> **WHAT TO WORK ON**
Each line below needs to be returned exactly. Skip any picture.

[Images for object localization]
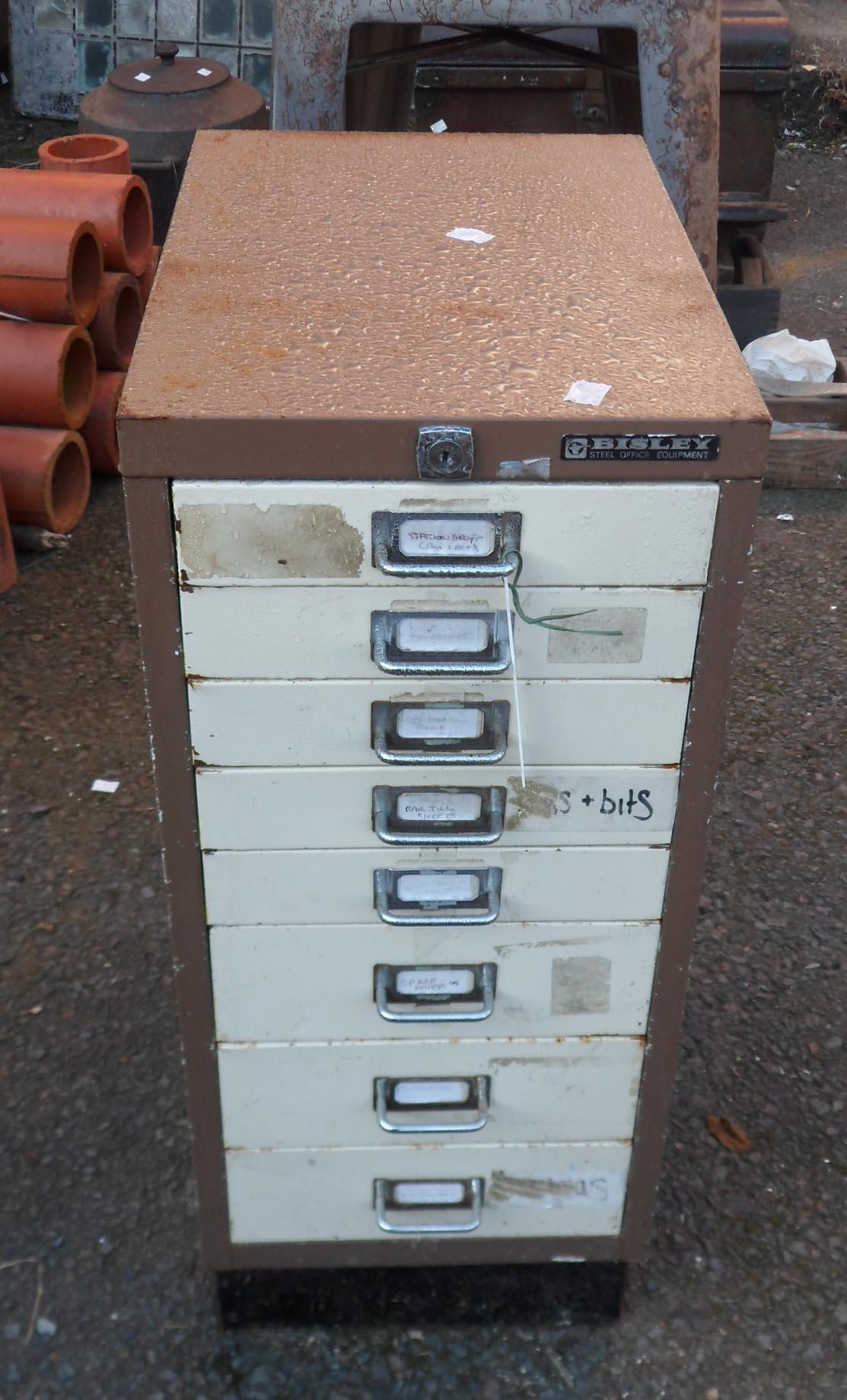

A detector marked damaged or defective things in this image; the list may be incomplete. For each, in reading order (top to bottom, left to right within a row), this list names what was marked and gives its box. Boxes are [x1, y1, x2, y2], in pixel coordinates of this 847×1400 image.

rusted metal object [81, 40, 268, 244]
rusted metal object [272, 0, 721, 285]
rusty metal pipe [0, 323, 96, 432]
rusty metal pipe [0, 215, 103, 327]
rusty metal pipe [0, 171, 152, 277]
rusty metal pipe [88, 271, 142, 372]
rusty cabinet top [119, 131, 767, 481]
rusty metal pipe [0, 426, 90, 536]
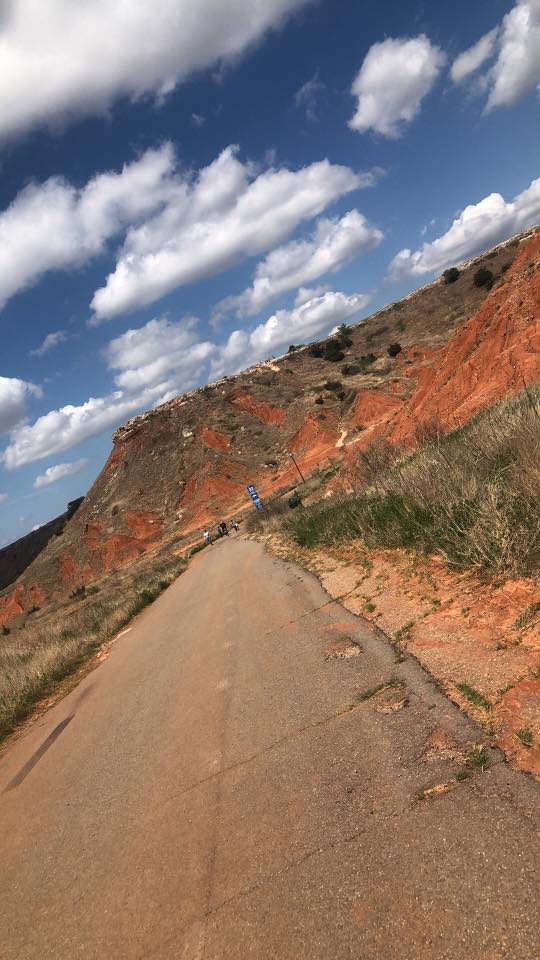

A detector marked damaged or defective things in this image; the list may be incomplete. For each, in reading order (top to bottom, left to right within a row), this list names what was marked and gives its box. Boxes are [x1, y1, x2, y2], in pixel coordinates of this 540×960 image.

> **PROBLEM SOLUTION**
A detector marked damaged or defective things in this image; the list may be incomplete. For each, in reading order (top to bottom, left to right within a row), this list names what was marked and gives its box. Boxes are [x1, y1, x2, y2], in pixel coordinates of this 847×1400 image.

rusted metal object [81, 40, 268, 244]
rusted metal object [272, 0, 721, 285]
rusty metal pipe [0, 323, 96, 432]
rusty metal pipe [0, 215, 103, 327]
rusty metal pipe [0, 171, 152, 277]
rusty metal pipe [88, 271, 142, 372]
rusty cabinet top [119, 131, 767, 481]
rusty metal pipe [0, 426, 90, 536]

A detector marked damaged or defective things in this image; the list may be incomplete. For each, in reading order (top to bottom, left to right within a row), this list names what was marked and gives its box. Boxes are [x1, y1, x2, y2], in pixel coordinates of this 540×960 image.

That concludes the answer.